Add frozen butter to flour mixture with a fork, tossing lightly to coat butter
Add 1-1/2 cups buttermilk and stir until mixed and no more
Turn out onto floured surface and roll to 1/2 inch thick
Fold dough over on itself, so that it is now 1 inch thick
Cut out biscuits and place just touching in 9 inch round pan
Bake for 14 minutes at 450°F.
The key seems to be the shredded butter and the fold over. I don’t know why it works, but my biscuits always have a very distinctive middle, it’s the only way I get them to be light and fluffy. Rolling it out thicker gives me hard biscuits every single time, so I just always do the fold over. If I’m cutting them out in shapes, like hearts or whatever, I sometimes just stack two layers, and brush some butter or bacon fat to seal the layers together.
I don’t always use whole wheat flour. If I want a sweeter biscuit, I’ll add a tablespoon of maple syrup or honey and use a little less buttermilk. Or use heavy cream. Yum. Sometimes I use lard instead of butter, or a combination of both fats. Yummier.
We try to eat a tablespoon of our own honey every day to help with our seasonal allergies. This is sure a nice way to get that spoonful in! What a hardship.
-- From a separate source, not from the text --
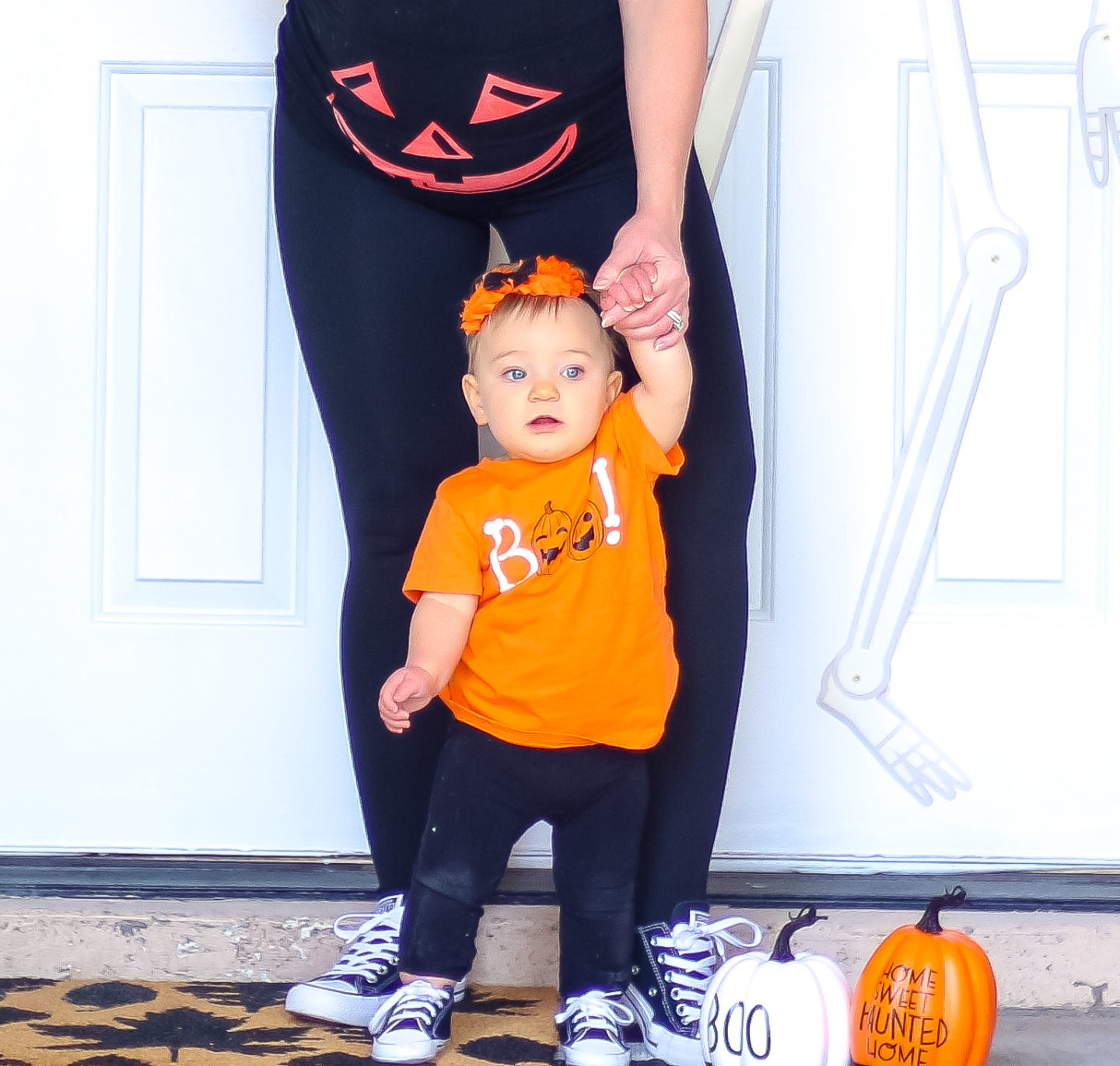Mommy and Me Halloween Outfit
I’ve always called my biscuits “cheater biscuits” because you can always tell I did the fold-over. My biscuits always have that split in the middle. I don’t care, though. It’s the only way it works for me, and I like light and fluffy biscuits.
I read all sorts of recipes for biscuits. I try them all, but I make sure to shred whatever fat the recipe calls for on the box grater, and freeze it. And I always roll it out too thin, and double it over. I’m so glad my grandma taught me how to cheat!
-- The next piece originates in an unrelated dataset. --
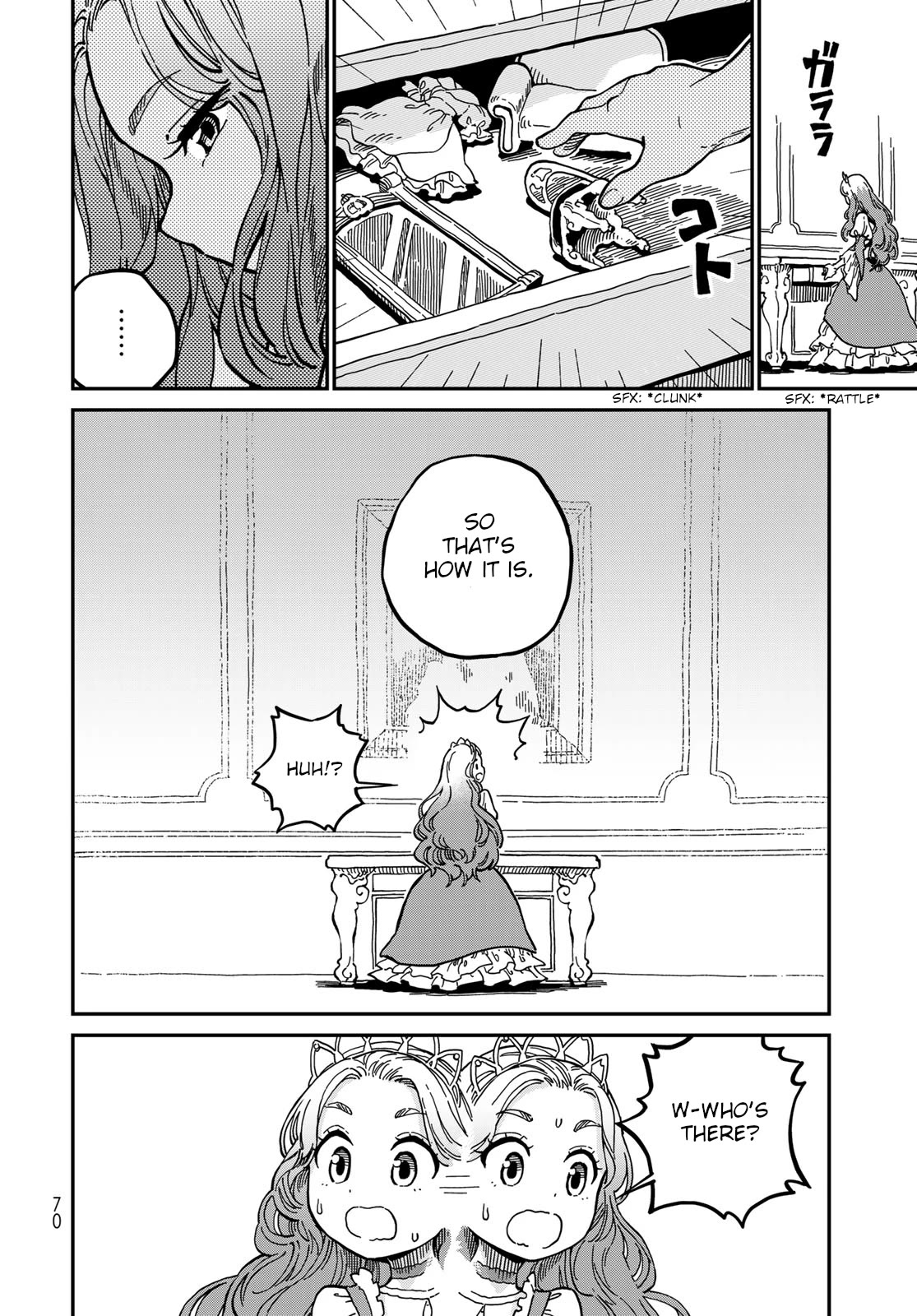 Selena the Star Druidas Chapter 2 page 27 - Chapter 2: Little Tyrant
I actually LOVE the idea of the foldover, this would make them super easy to split. Grating the butter is a great idea – but for some strange reason I LOVE using my pastry blender so I probably won’t ever do it, maybe because my grandma always used a pastry blender when she made biscuits.
My mother used to always cut two rounds for each biscuit and stack em. You way makes it a whole lot easier to get the stack effect. And grating the butter is genius. Thanks to your grandmother and thanks for posting your recipe.
When you use lard, what do you do? Is it frozen, then grated? I think these look lovely!
I made these tonight to go on top of chicken pot pie (easier than pie crust and better at sopping up the gravy). Grating the butter is brilliant — these were the easiest biscuits to put together that I’ve ever made. They rose up beautifully and they taste great! (I had to fake the buttermilk, but they are still terrific).
What a great way for your grandmother to improve his information without undermining him in front of you. That’s so cool.
I’m also curious about grating lard.
What a great recipe! They came out wonderfully. Definately a keeper.